▶ [Text provided]

—————

A Salute to Tournament Surprises ... And What They Have Shown Us

Guest Article by Sandra Harbrecht Ratchford, Paul Werth Associates

 

Even if you’re not a sports fan, it’s hard to ignore the hype that arrives every March as 68 teams each in men’s and women’s college basketball begin their quests for a national championship.
 
The National Collegiate Athletic Association (NCAA) dubs its tournaments “March Madness” for a reason. Every year, teams that nobody gives a chance end up defeating seemingly stronger squads, crushing their opponents’ dreams while moving one step closer to their own.
 
Unpredictability is a hallmark of both the men’s and women’s tournaments. And yet this year’s men’s tournament may be the craziest ever (despite the show sharpshooter Caitlin Clark has put on in moving her Iowa team to the women’s Final Four, and ninth-seeded Miami’s unlikely run to the Elite Eight). The four highest-rated men’s teams — the number one seeds – didn’t even make the Elite Eight, with one of them — Purdue — losing its first game to 16-seed Fairleigh Dickinson. In fact, every men’s team seeded 1, 2 or 3 in their regions is now watching the tournament from home.

By contrast, San Diego State, which had never won a Sweet 16 game until this year, is in the Final Four. So is Florida Atlantic, which had never even won an NCAA tournament game. They join Connecticut and Miami in a Final Four that includes no Big Ten, Big 12, SEC or Pac-12 schools.

—————

▶ [Information given]
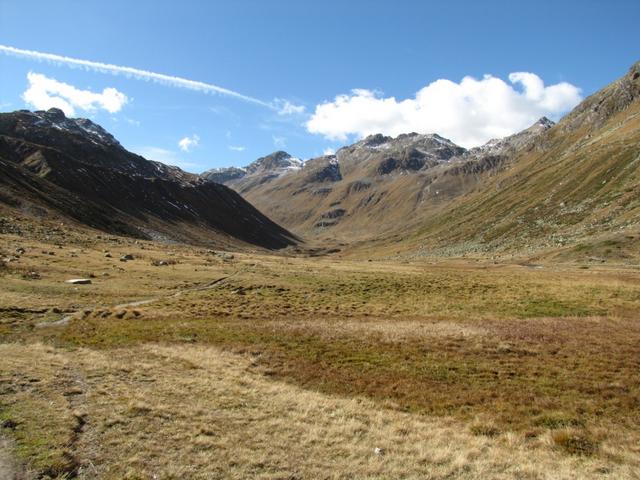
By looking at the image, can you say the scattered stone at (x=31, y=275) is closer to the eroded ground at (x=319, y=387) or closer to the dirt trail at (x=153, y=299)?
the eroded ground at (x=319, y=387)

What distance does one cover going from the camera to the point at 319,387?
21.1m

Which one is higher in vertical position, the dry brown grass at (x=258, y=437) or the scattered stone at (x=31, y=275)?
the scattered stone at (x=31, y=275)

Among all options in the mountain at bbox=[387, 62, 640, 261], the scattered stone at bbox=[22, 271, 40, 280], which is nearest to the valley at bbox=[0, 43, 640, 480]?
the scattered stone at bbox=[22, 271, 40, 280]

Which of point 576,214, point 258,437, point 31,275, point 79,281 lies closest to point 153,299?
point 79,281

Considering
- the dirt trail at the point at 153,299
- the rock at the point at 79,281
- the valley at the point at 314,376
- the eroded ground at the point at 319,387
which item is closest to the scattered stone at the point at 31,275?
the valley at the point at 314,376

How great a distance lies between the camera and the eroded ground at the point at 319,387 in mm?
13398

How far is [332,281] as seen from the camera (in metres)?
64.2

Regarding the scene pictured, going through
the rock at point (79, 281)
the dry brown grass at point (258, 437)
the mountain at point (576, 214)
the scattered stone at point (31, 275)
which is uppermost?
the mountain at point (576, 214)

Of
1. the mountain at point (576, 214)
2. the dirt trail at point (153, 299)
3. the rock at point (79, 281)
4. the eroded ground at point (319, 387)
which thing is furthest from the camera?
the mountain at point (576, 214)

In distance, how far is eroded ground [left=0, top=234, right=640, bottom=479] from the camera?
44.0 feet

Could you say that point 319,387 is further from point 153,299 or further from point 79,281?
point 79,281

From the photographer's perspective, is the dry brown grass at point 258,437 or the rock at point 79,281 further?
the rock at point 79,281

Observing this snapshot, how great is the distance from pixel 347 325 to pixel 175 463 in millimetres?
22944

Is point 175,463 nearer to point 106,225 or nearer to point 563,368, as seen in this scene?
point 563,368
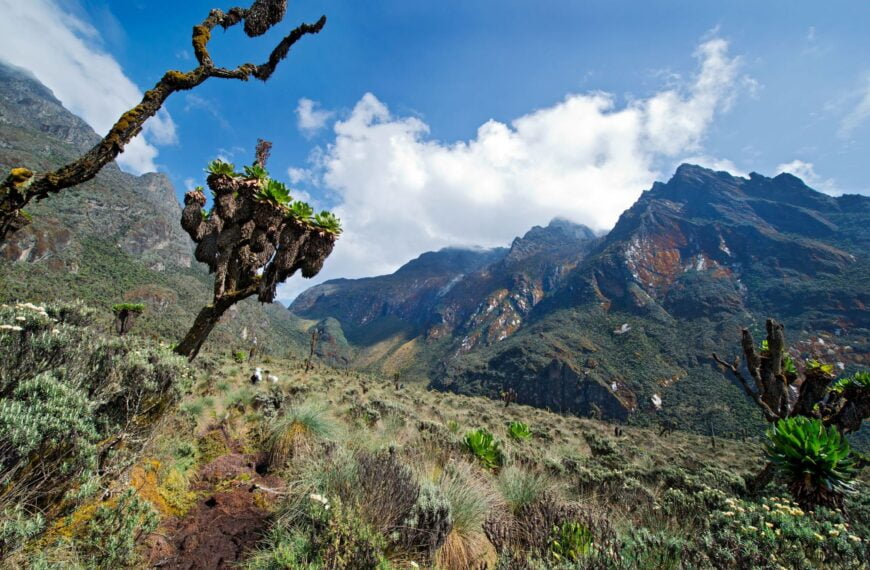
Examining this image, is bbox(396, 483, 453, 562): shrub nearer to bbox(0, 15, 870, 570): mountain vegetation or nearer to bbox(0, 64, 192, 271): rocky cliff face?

—————

▶ [Stated task 1] In the March Madness article, which number one seed lost its first game, and to which team?
▶ [Stated task 2] Return everything in the March Madness article from "Even if you’re" down to "a national championship.".
The rows come from a different source than the article.

▶ [Correct answer 1] Purdue lost its first game to 16-seed Fairleigh Dickinson.

▶ [Correct answer 2]
Even if you’re not a sports fan, it’s hard to ignore the hype that arrives every March as 68 teams each in men’s and women’s college basketball begin their quests for a national championship.